━━━━━ AVAILABLE RECORDS

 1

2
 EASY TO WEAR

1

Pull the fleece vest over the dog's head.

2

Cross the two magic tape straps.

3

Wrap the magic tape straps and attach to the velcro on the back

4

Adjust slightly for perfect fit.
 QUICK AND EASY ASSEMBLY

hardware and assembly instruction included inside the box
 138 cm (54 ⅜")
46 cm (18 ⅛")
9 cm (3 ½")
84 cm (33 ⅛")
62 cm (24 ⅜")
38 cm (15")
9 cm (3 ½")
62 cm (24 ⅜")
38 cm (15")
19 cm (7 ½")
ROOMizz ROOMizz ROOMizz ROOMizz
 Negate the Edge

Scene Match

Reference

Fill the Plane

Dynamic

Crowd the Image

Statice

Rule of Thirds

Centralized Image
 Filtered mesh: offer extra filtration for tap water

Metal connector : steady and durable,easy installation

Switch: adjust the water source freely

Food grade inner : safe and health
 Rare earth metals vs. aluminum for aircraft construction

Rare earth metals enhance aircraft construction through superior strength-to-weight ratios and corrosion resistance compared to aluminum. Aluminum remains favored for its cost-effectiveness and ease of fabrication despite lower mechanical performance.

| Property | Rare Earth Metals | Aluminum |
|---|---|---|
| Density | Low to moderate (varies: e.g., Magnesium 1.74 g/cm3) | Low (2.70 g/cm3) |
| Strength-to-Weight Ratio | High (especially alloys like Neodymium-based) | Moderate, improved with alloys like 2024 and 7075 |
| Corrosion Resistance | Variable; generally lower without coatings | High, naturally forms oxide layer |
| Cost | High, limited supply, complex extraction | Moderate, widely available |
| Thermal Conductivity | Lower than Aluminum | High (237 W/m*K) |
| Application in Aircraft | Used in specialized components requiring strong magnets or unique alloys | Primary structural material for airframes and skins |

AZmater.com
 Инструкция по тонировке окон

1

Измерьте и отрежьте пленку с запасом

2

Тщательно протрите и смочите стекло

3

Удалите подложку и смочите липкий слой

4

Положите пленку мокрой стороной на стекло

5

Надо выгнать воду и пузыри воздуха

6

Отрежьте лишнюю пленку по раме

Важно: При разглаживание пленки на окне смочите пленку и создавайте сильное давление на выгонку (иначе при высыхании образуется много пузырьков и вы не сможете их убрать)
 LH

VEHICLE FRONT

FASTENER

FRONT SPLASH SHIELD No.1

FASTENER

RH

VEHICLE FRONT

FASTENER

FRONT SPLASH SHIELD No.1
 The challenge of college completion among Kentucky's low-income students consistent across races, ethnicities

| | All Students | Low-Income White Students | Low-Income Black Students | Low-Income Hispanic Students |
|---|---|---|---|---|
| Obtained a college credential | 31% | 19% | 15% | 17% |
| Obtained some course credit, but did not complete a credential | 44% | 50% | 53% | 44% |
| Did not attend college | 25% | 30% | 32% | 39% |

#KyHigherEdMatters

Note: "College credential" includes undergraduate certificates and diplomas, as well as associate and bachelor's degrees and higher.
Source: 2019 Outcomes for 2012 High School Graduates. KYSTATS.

━━━━━━━━━━

WORK ORDER:
Your job is to reproduce the data in full, with every line intact.

RESPONSE:
 1

2
 EASY TO WEAR

1

Pull the fleece vest over the dog's head.

2

Cross the two magic tape straps.

3

Wrap the magic tape straps and attach to the velcro on the back

4

Adjust slightly for perfect fit.
 QUICK AND EASY ASSEMBLY

hardware and assembly instruction included inside the box
 138 cm (54 ⅜")
46 cm (18 ⅛")
9 cm (3 ½")
84 cm (33 ⅛")
62 cm (24 ⅜")
38 cm (15")
9 cm (3 ½")
62 cm (24 ⅜")
38 cm (15")
19 cm (7 ½")
ROOMizz ROOMizz ROOMizz ROOMizz
 Negate the Edge

Scene Match

Reference

Fill the Plane

Dynamic

Crowd the Image

Statice

Rule of Thirds

Centralized Image
 Filtered mesh: offer extra filtration for tap water

Metal connector : steady and durable,easy installation

Switch: adjust the water source freely

Food grade inner : safe and health
 Rare earth metals vs. aluminum for aircraft construction

Rare earth metals enhance aircraft construction through superior strength-to-weight ratios and corrosion resistance compared to aluminum. Aluminum remains favored for its cost-effectiveness and ease of fabrication despite lower mechanical performance.

| Property | Rare Earth Metals | Aluminum |
|---|---|---|
| Density | Low to moderate (varies: e.g., Magnesium 1.74 g/cm3) | Low (2.70 g/cm3) |
| Strength-to-Weight Ratio | High (especially alloys like Neodymium-based) | Moderate, improved with alloys like 2024 and 7075 |
| Corrosion Resistance | Variable; generally lower without coatings | High, naturally forms oxide layer |
| Cost | High, limited supply, complex extraction | Moderate, widely available |
| Thermal Conductivity | Lower than Aluminum | High (237 W/m*K) |
| Application in Aircraft | Used in specialized components requiring strong magnets or unique alloys | Primary structural material for airframes and skins |

AZmater.com
 Инструкция по тонировке окон

1

Измерьте и отрежьте пленку с запасом

2

Тщательно протрите и смочите стекло

3

Удалите подложку и смочите липкий слой

4

Положите пленку мокрой стороной на стекло

5

Надо выгнать воду и пузыри воздуха

6

Отрежьте лишнюю пленку по раме

Важно: При разглаживание пленки на окне смочите пленку и создавайте сильное давление на выгонку (иначе при высыхании образуется много пузырьков и вы не сможете их убрать)
 LH

VEHICLE FRONT

FASTENER

FRONT SPLASH SHIELD No.1

FASTENER

RH

VEHICLE FRONT

FASTENER

FRONT SPLASH SHIELD No.1
 The challenge of college completion among Kentucky's low-income students consistent across races, ethnicities

| | All Students | Low-Income White Students | Low-Income Black Students | Low-Income Hispanic Students |
|---|---|---|---|---|
| Obtained a college credential | 31% | 19% | 15% | 17% |
| Obtained some course credit, but did not complete a credential | 44% | 50% | 53% | 44% |
| Did not attend college | 25% | 30% | 32% | 39% |

#KyHigherEdMatters

Note: "College credential" includes undergraduate certificates and diplomas, as well as associate and bachelor's degrees and higher.
Source: 2019 Outcomes for 2012 High School Graduates. KYSTATS.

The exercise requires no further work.